There are many items on a locomotive that endure general wear and tear from use and the locomotive batteries are no exception. Even if they are well maintained and replaced before they burn out, they can still have occasional trouble starting the locomotive. The regular starting of a locomotive can damage batteries and reduce their lifespan, requiring more maintenance or replacement sooner. To help with this, engineers looked to supercapacitor technology.
While there are many types of energy sources, only a few provide the power and density required for certain applications. Each has its own advantages and disadvantages. The diagram below shows how some of these self-contained energy sources stack up against each other.
Batteries, Supercapacitors and Locomotives
Supercapacitors have been in development for over 30 years, and they bring huge benefits to the locomotive industry. Supercapacitors are the lighter, quicker cousin of the slow, heavy lead acid battery. Think of supercapacitors as the sprinters who run the 100 meter dash and locomotive batteries as the marathoners. They may seem like opposites, but really, both are powerful sources of energy with their own unique compositions and abilities that can complement each other. If they are used together for locomotive starting, they match the load requirements on a modern locomotive and can vastly improve both locomotive starting reliability and battery life.
Modern locomotives require advanced systems that place varied demands on the batteries. Locomotive starting systems require a quick burst of power and these engine starts are hard on the batteries. For example, a battery-only solution is expected to provide in excess of 1500 amps during the initial crank. The voltage drop may reset electronics, causing a penalty brake application. Other systems like the communications and safety systems have significantly different requirements and are a constant low current draw on the batteries. All of these different requirements can limit the useful life of the batteries and make them weak, which can intern make locomotive starting a challenge.
The best source for the variety of power requirements a locomotive has is a combination of supercapacitors and lead acid batteries, for starting.
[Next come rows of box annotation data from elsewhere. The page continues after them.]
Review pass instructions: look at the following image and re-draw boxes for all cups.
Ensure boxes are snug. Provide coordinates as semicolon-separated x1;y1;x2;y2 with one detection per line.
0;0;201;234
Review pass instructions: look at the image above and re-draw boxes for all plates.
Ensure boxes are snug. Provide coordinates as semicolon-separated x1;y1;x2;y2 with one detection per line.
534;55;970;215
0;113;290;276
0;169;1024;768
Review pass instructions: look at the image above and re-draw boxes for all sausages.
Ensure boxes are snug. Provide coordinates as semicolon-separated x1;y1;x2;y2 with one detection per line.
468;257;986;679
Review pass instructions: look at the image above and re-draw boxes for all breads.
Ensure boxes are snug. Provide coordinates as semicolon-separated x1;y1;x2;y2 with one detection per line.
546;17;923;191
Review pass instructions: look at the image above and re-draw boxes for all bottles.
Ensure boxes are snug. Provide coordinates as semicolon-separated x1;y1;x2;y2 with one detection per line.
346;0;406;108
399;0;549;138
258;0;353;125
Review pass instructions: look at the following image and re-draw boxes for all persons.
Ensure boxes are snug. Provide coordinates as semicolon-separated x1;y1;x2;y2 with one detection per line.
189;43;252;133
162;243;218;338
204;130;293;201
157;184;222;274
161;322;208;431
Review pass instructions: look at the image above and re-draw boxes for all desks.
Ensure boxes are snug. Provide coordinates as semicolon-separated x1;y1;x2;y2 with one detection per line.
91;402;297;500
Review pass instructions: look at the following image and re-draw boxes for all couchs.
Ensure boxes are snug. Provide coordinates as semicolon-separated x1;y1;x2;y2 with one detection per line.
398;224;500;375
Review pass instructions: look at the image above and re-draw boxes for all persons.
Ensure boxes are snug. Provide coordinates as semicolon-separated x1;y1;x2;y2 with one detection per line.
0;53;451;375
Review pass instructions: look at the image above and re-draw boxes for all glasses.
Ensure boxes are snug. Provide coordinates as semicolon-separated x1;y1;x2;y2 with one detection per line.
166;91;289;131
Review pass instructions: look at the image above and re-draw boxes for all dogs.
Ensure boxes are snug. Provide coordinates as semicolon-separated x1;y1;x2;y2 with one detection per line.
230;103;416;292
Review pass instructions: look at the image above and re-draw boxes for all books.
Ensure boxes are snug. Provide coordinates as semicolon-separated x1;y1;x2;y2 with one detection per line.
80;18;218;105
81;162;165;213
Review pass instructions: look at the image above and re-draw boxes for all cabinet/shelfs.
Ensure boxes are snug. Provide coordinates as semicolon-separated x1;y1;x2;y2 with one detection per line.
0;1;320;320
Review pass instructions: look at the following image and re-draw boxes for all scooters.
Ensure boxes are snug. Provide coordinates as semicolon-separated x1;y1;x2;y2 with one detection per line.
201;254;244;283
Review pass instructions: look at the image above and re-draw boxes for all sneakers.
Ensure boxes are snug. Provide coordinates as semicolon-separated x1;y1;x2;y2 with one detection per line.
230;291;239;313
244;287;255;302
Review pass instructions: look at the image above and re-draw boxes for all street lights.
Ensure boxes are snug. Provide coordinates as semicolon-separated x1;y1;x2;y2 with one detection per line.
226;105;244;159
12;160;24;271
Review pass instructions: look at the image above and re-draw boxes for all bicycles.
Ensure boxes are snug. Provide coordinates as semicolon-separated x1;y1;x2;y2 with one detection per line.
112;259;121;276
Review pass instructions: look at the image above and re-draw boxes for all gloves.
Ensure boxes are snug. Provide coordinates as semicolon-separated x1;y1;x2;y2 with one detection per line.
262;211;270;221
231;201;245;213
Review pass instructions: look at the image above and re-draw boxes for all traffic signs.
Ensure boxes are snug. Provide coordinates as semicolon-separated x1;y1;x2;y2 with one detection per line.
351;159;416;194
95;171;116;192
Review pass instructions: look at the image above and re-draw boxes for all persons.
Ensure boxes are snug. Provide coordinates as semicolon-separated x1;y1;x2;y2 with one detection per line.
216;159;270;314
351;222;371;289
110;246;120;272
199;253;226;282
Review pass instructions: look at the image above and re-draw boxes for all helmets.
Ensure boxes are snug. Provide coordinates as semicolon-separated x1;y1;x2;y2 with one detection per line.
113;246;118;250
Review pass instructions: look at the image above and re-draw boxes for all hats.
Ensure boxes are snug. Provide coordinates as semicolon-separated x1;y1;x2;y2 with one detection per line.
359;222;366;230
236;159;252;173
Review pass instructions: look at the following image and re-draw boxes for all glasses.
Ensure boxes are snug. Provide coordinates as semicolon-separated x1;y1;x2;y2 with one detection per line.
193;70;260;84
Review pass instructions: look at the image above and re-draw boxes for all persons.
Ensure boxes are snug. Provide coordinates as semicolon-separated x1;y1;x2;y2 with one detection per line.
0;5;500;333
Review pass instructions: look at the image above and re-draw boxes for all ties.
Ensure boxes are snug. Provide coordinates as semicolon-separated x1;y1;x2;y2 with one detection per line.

This combination provides the right power for starting and allows for the batteries to supply the necessary power for other systems.
How do supercapacitors help with locomotive starting?
Supercapacitor systems like the ZTR KickStart™ work with the locomotive’s regular batteries to deliver the power required and reduce damage. Supercapacitor technology supplies the bulk of the power needed during the initial crank. This helps the locomotive batteries during the locomotive engine starting phase by providing a surge of additional electrical current at the beginning of the cranking sequence. This reduces the stress on the batteries. By matching the power source to the load required, the strain on the batteries is reduced and the result is less energy drain from the batteries, longer battery life, faster cranking speed, less time to recharge the batteries and increased locomotive availability. Plus, electronics stay on, and no penalty application occurs.
Major differences between batteries and supercapacitors in locomotive applications...
Supercapacitors can be used to help augment the batteries in locomotive starting or can start the locomotive all on their own. It really depends on the need and the customer preference. With this in mind, it's important to know how batteries and supercapacitors differ when considering a supercapacitor battery assist or full start solution.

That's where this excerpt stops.